One of my research colleagues at HarvardX, Sergiy Nesterko, has a background in data visualization, and he has been working for sometime on developing a framework to present data from HarvardX courses in an intuitive, scalable and sustainable way for the benefit of instructors, researchers, and the public. One of his first efforts is a presentation of HarvardX registration by course and by country. He's done a beautiful job on the front end, and there is some sophisticated engineering under the hood, which (we hope) will ultimately lead to the point where the map updates itself as the courses progress.
One of the things that I most appreciate about Sergiy's work is how careful he's been to document all of the particularities of the sources of the data. Appended to the visualization is a technical document that describes some of the limitations of the data, like the high number of missing responses and the threat that these responses may not be "missing at random," as a registrant from Azerbaijan may be less likely to share an address than a registrant from Canada.

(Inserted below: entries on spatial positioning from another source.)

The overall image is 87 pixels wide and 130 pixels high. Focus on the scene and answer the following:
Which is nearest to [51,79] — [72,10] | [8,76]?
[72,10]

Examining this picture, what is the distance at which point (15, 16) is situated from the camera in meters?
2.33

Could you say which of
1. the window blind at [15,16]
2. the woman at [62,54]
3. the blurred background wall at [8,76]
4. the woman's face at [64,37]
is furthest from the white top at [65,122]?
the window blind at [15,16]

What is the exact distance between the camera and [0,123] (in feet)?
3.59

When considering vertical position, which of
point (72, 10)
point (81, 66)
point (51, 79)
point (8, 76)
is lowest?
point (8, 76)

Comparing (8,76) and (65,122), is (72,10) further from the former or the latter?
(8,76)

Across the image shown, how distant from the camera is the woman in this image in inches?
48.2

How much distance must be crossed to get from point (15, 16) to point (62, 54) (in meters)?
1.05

He gives a great interview with Anna Hashmi from the Crimson, where again he helps carefully interpret the findings:
To better understand this interactive visualization [world map of enrollment], you should keep the population of the country in mind," said Nesterko. Brazil and Nigeria, the most populous countries in South America and Africa respectively, have the most HarvardX registrants on those two continents.
(Sadly, Anna's article on HarvardX isn't the among the most read articles in the Crimson, where "Fifteen Hottest Freshmen" holds the top spot.)
What Sergiy's careful work suggests is that even what seem like very simple concepts—like that nationality of edX users—is to some degree swaddled in assumptions and estimations. These assumptions and estimations are everywhere in analyses of xMOOC data, and researchers in this field should be extremely forthright about the processes of cleaning and organizing data.
The challenge that we have as researchers is giving people access to useful insights, while highlighting the most important of these limitations and making the full set of underlying assumptions available to the public. I think Sergiy got our work here at HarvardX off to a great start on those counts.